En 20 ans, le capital-investissement marocain a traversé plusieurs cycles. Les débuts furent hésitants, avec quelques échecs marquants qui ont laissé une empreinte chez certains investisseurs institutionnels. Aujourd'hui, cependant, et particulièrement depuis la pandémie, le secteur connaît une dynamique exceptionnelle, enchaînant succès et records. Jamais auparavant les acteurs du secteur n'avaient atteint de tels niveaux en termes de taille et de performances.
En 2023, les levées de fonds ont atteint 3 milliards de dirhams, pour un total d’investissements de 2,5 milliards de dirhams, des chiffres sans précédent. Mais l'un des indicateurs clés de performance dans ce secteur demeure les sorties, communément appelées exits. En effet, s’il est relativement facile de trouver des entreprises dans lesquelles investir, il est beaucoup plus complexe d’en sortir tout en générant une rentabilité satisfaisante, et ce, au bon moment.
Sur ce plan, le secteur montre également des signaux encourageants : au cours des cinq dernières années, les montants des exits ont été multipliés par quatre. En 2023, ces montants ont dépassé le milliard de dirhams. L’introduction récente en Bourse de CMGP illustre cette tendance, avec un exit de plus de 700 millions de dirhams, sans compter plusieurs opérations du secteur, moins médiatisées, à travers des cessions à d'autres fonds ou à des industries.
Un cercle vertueux grâce à la Bourse
Pour Younès Benjelloun, directeur général de CFG Bank, la période récente a marqué un tournant décisif pour l’industrie du capital-investissement grâce à une multiplication des sorties réussies. « La Bourse, qui constitue la sortie idéale pour ce type d’investissement, a permis d’opérer des transactions à grand succès. Ces performances renforcent la confiance des investisseurs, notamment étrangers, et les encouragent à confier davantage de capitaux aux gestionnaires marocains », explique-t-il.
Selon Benjelloun, la capacité des sociétés de gestion à démontrer que les capitaux investis peuvent être récupérés avec un bon timing et une rentabilité optimale, grâce à l’apport de la Bourse, a créé un cercle vertueux pour le secteur.
Younès Benjelloun, dont l’établissement a conseillé l’opération CMGP aux côtés d’Attijari Finances Corp, souligne également le caractère singulier de cette transaction : « Cette introduction en Bourse était tout sauf classique. L’actionnariat de CMGP est très particulier, comparé aux structures traditionnelles. Habituellement, les IPO concernent des entreprises familiales ou des sociétés contrôlées par une famille fondatrice, accompagnée de capital-investisseurs. Ici, c’est une première au Maroc, avec des capital-investisseurs en tant qu’actionnaires majoritaires. »

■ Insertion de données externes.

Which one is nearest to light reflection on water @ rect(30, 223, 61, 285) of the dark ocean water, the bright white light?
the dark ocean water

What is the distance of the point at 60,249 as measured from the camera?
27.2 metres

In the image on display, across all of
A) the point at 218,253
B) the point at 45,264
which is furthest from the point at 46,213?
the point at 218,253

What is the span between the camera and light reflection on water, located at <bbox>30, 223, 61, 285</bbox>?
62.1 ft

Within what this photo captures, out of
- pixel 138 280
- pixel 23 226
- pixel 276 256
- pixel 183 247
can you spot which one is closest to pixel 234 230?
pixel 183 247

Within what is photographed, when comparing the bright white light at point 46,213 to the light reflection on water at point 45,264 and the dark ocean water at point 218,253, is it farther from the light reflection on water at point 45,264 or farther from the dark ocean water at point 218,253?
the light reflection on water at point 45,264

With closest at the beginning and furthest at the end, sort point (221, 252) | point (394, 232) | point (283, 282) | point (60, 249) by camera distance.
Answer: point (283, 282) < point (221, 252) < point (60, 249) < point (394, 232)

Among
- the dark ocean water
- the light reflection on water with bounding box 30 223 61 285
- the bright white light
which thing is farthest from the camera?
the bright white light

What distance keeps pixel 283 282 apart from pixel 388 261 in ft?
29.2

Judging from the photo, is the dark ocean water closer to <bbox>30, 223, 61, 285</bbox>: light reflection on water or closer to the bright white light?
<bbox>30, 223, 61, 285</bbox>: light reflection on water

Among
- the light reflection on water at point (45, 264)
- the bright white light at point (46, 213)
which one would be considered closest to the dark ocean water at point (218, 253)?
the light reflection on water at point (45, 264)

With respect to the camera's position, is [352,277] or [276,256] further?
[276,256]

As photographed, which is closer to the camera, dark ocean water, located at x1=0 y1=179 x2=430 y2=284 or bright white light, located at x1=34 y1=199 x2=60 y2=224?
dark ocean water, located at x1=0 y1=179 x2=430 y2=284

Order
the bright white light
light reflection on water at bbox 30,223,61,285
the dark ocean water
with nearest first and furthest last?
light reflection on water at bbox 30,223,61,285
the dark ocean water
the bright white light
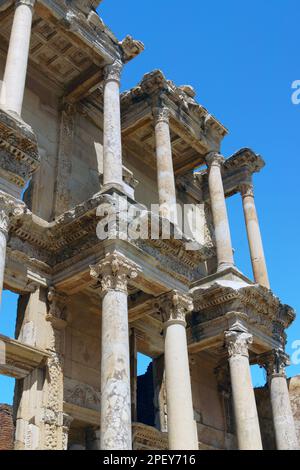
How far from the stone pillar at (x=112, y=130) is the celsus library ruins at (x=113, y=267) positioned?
4 centimetres

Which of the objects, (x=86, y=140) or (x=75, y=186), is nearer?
(x=75, y=186)

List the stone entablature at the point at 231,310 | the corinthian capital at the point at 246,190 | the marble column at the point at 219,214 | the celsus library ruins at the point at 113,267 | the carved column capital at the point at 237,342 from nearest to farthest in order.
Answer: the celsus library ruins at the point at 113,267 < the carved column capital at the point at 237,342 < the stone entablature at the point at 231,310 < the marble column at the point at 219,214 < the corinthian capital at the point at 246,190

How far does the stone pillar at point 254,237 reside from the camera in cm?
1980

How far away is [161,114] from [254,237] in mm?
5459

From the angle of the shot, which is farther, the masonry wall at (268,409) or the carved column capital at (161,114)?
the masonry wall at (268,409)

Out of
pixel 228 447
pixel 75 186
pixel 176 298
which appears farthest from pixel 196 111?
pixel 228 447

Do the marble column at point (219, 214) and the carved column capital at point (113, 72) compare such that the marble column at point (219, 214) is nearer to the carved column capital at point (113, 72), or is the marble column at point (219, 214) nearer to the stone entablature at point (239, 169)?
the stone entablature at point (239, 169)

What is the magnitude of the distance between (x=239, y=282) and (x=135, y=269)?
207 inches

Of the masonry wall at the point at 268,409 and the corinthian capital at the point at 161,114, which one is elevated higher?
the corinthian capital at the point at 161,114

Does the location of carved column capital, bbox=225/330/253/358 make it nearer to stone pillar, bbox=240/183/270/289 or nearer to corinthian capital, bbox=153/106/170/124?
stone pillar, bbox=240/183/270/289

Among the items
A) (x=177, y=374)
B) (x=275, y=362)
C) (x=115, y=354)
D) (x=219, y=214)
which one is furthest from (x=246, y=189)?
(x=115, y=354)

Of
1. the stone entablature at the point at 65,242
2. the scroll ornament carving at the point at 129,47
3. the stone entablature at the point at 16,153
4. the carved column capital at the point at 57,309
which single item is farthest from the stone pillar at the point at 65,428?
the scroll ornament carving at the point at 129,47

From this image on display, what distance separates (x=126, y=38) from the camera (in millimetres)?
16859

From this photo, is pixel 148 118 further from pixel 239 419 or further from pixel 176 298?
pixel 239 419
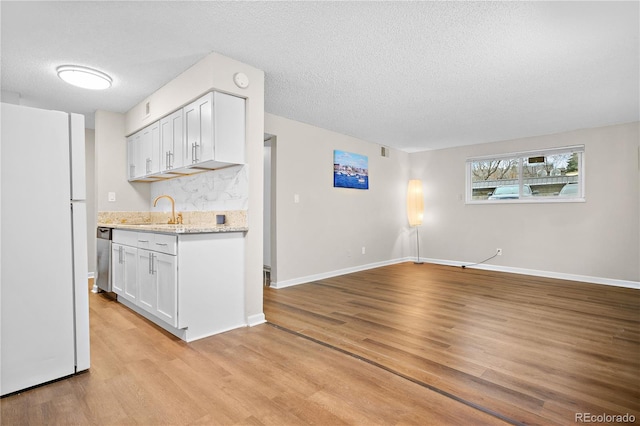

Cette configuration atypique, selon lui, a nécessité davantage de temps pour convaincre l’Autorité marocaine du marché des capitaux (AMMC). Néanmoins, elle pourrait servir de modèle et de référence pour des opérations similaires à l’avenir.
Des tabous qui tombent
Younès Benjelloun se rappelle qu’il y a encore peu de temps, les IPO réalisées dans le cadre d’un exit de fonds d’investissement étaient perçues négativement par le marché. Il se félicite aujourd’hui du changement de perception, à mesure que le rôle des fonds est mieux compris. Ces sorties ne sont plus interprétées comme un manque de potentiel de croissance des entreprises, mais bien comme une étape naturelle dans leur cycle de développement.
« Une sortie d’un fonds de private equity n’est rien d’autre qu’une étape de liquidité, issue d’une augmentation de capital réalisée il y a deux ou trois ans. Pour assurer le bon fonctionnement de ces fonds et leur permettre de financer d’autres entreprises, il est logique et normal qu’ils cèdent leurs participations au moment opportun », conclut-il.